The Scott Hansen Islands (Острова Скотт-Гансена, Ostrova Skott-Gansena) is a group of three small islands covered with tundra vegetation in the Kara Sea, about 20 km from the tip of the Mikhailov Peninsula in the coast of Siberia. In many maps these islands appear with the name Scott-Gansen Islands, derived from the Russian spelling.

The Scott-Hansen group belongs to the Krasnoyarsk Krai administrative division of Russia. It is part of the Great Arctic State Nature Reserve, the largest nature reserve of Russia. The westernmost island, at about 3 km, is larger than the other two. The islands are named as a group; individual islands do not have names in common maps. The sea surrounding the islands is covered with pack ice with some polynias in winter, and there are many ice floes even in summer.

==Sigurd Scott-Hansen==

Lieutenant Sigurd Scott Hansen

This archipelago is named after Sigurd Scott-Hansen (1868-1937), a Norwegian naval lieutenant, who was in charge of the astronomical and meteorological observations during Fridtjof Nansen's 1893 polar expedition on the Fram.
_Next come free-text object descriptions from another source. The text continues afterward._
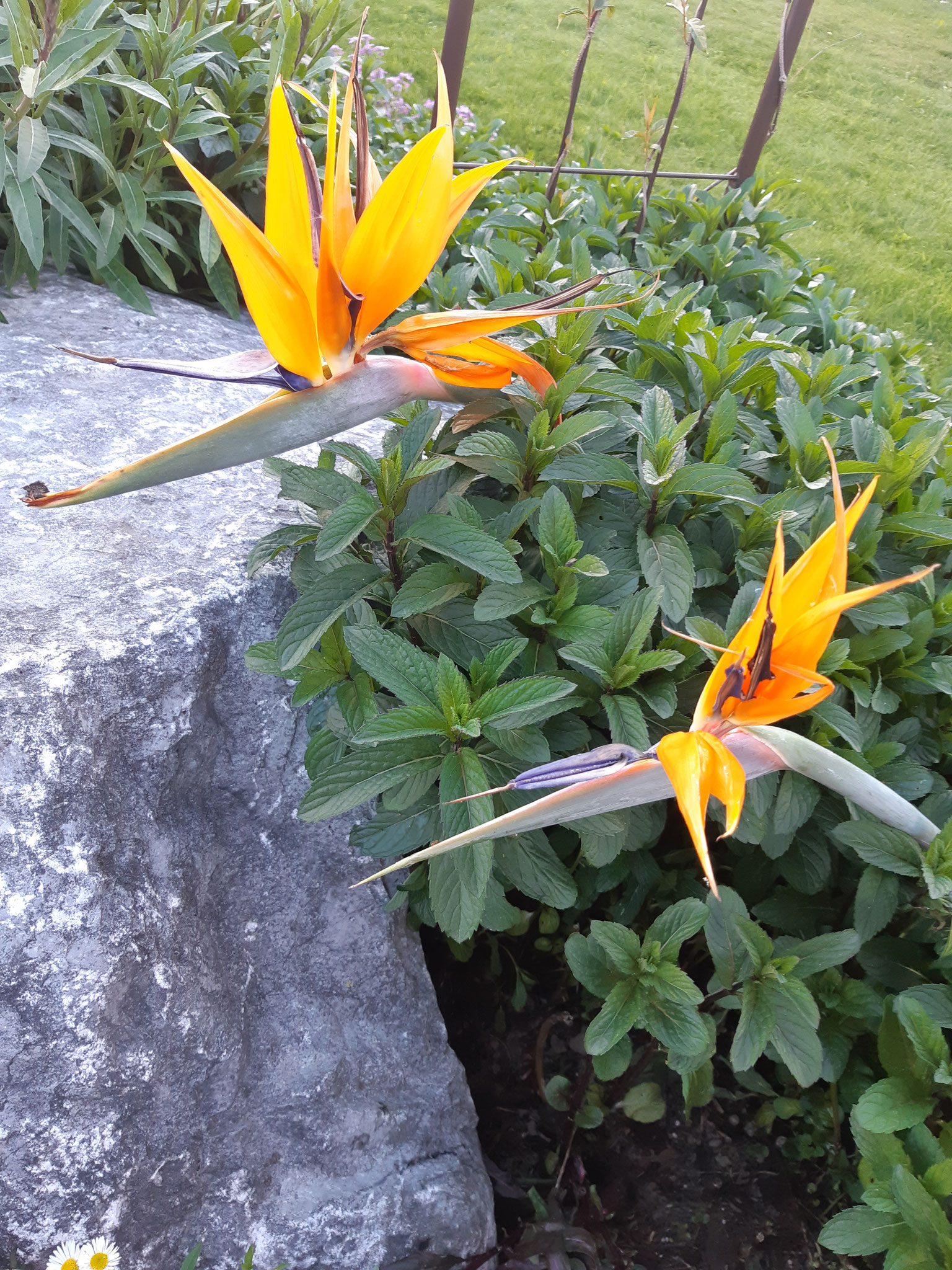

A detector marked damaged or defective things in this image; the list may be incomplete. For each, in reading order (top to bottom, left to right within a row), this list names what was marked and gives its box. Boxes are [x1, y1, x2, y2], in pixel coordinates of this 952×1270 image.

rusty metal rod [452, 162, 736, 180]
rusty metal rod [736, 0, 817, 184]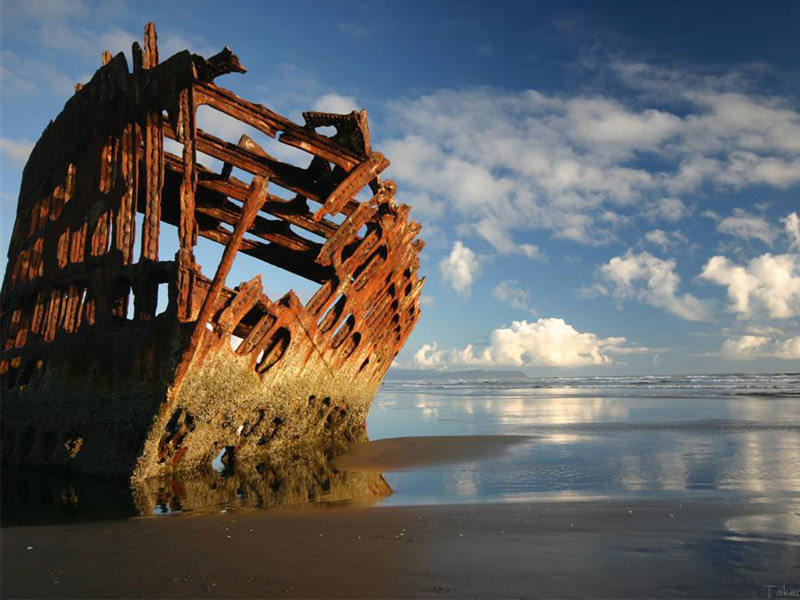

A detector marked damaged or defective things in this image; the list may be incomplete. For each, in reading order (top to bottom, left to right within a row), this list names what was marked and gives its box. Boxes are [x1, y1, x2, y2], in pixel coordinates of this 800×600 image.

rusted metal hull [0, 24, 424, 482]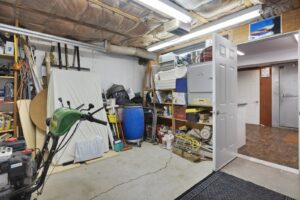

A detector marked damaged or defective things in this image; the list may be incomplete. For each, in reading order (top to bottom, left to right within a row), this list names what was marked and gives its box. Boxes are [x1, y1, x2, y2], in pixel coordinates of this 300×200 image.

cracked concrete floor [35, 142, 213, 200]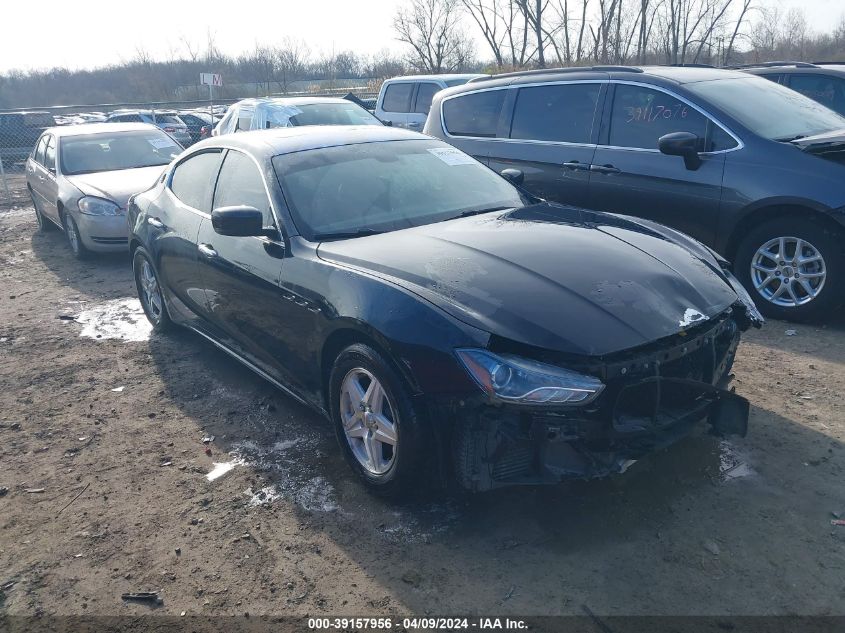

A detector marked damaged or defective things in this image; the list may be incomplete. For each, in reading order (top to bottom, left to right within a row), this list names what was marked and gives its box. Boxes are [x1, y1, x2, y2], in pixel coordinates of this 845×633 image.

Sigurd Scott-Hansen was born in Leith, Scotland where his father, Andreas Hansen, was the parish priest at the Norwegian Sailors' Church. Scott-Hansen grew up in Kristiania (now Oslo), Norway and made his career in the Royal Norwegian Navy. In 1889 he became 2nd lieutenant, in 1892 1st lieutenant, in 1898 captain and in 1910 he was appointed commander.

Between 1893 and 1896, he joined in The First Fram Expedition under the leadership of Fridtjof Nansen. He was in charge of the meteorological, astronomical and magnetic data.

Scott-Hansen retired from naval service in 1931, and later aided with the interior restoration of Fram. He died in 1939, the year after the Fram Museum opened at Bygdøynes in Oslo.